Against this backdrop, the Ninth Circuit is expected to tackle a ruling out of Washington state that, in contrast to the Texas case, would force the FDA to keep mifepristone on shelves. The Supreme Court is usually the final stop when an issue provokes split opinions among the circuit courts.
“We have a process for overturning erroneous decisions and it's that appeals process,” Katherine Franke, professor of law and director of the Center for Gender & Sexuality Law at Columbia University, said in a phone call. “There are two levels of very serious appeals in our federal court system: to the circuit court and then the U.S. Supreme Court. Sometimes those appeals go up and down a couple of times on complex legal issues.”
Lawmakers’ encouragement for the Biden administration to ignore Kacsmaryk’s ruling would circumvent the judicial process.
“If everybody gets to decide what the law is themselves, and they get to be that appeals process, then we actually don't have a system of laws anymore,” Franke said.

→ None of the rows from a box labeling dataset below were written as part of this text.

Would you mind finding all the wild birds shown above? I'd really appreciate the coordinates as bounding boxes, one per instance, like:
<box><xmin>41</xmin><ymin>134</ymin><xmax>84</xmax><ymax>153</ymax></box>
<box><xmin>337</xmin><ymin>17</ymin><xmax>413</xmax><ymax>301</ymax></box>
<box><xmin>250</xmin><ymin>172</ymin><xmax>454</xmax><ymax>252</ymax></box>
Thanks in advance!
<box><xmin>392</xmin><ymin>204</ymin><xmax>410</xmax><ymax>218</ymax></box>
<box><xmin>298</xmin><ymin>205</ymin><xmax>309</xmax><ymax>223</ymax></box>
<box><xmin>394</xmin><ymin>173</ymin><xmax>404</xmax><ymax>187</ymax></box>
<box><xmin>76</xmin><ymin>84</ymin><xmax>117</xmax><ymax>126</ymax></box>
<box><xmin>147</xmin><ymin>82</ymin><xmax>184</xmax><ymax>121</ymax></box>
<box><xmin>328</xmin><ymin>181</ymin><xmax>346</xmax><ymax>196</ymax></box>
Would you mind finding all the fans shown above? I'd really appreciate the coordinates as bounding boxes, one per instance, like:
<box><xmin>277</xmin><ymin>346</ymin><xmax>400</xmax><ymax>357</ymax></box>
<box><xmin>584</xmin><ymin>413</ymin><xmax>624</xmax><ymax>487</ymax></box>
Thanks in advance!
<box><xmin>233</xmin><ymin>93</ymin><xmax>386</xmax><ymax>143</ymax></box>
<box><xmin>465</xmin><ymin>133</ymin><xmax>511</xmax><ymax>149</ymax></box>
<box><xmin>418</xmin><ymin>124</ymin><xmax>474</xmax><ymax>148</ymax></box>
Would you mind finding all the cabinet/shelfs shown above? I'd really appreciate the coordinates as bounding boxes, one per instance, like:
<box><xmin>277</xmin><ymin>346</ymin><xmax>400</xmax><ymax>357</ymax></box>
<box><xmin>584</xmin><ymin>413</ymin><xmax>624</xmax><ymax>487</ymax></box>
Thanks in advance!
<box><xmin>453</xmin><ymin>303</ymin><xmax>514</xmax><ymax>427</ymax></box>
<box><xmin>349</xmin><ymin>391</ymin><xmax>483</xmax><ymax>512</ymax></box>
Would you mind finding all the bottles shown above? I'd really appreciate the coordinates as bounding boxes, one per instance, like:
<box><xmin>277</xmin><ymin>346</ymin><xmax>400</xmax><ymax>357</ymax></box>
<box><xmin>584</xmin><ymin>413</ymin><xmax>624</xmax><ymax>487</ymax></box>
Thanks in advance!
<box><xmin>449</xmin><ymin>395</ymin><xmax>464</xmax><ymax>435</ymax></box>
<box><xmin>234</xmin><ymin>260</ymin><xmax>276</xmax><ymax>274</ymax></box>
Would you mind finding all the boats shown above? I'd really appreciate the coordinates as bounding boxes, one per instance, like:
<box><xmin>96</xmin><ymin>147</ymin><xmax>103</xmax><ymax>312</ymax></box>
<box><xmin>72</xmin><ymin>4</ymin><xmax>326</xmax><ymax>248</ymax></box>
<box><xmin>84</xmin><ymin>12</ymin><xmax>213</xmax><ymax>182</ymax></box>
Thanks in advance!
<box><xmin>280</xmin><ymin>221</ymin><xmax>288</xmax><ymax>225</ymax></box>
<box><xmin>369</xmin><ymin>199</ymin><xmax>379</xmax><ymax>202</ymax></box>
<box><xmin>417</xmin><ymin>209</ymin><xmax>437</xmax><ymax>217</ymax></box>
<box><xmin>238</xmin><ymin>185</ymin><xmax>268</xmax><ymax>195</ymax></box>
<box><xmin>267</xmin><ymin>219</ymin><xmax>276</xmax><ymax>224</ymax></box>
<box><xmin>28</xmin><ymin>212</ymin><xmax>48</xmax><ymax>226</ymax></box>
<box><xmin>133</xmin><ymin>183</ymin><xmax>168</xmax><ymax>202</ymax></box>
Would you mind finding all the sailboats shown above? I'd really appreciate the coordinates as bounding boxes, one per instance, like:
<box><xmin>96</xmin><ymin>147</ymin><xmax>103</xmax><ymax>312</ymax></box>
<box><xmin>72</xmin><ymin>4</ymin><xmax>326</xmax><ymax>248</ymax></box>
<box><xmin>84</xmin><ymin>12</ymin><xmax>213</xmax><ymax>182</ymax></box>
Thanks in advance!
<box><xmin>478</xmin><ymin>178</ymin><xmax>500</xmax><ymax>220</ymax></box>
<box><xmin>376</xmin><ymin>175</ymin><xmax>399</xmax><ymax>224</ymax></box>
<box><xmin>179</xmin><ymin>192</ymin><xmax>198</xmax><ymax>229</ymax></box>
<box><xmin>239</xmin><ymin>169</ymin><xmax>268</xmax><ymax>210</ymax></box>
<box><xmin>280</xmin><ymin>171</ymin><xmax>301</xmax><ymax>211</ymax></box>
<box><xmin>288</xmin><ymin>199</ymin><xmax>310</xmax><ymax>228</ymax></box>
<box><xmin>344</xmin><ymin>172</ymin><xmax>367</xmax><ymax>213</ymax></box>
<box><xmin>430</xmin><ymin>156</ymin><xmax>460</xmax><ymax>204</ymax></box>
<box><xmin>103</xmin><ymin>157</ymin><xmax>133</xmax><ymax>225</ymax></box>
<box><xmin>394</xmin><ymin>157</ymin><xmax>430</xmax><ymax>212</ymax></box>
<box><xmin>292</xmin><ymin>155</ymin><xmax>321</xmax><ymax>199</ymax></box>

Disagreement on the merits of the issue is not the only factor driving opposition from lawmakers. Pointing to Kacsmaryk's ascent to the federal bench as a Trump appointee, Democratic Senator Ron Wyden began advocating for the FDA to disregard his ruling before it had even been published. Wyden argues Kacsmaryk secured his seat, not for his legal prowess, but because his conservative views made him a lock for right-wing causes.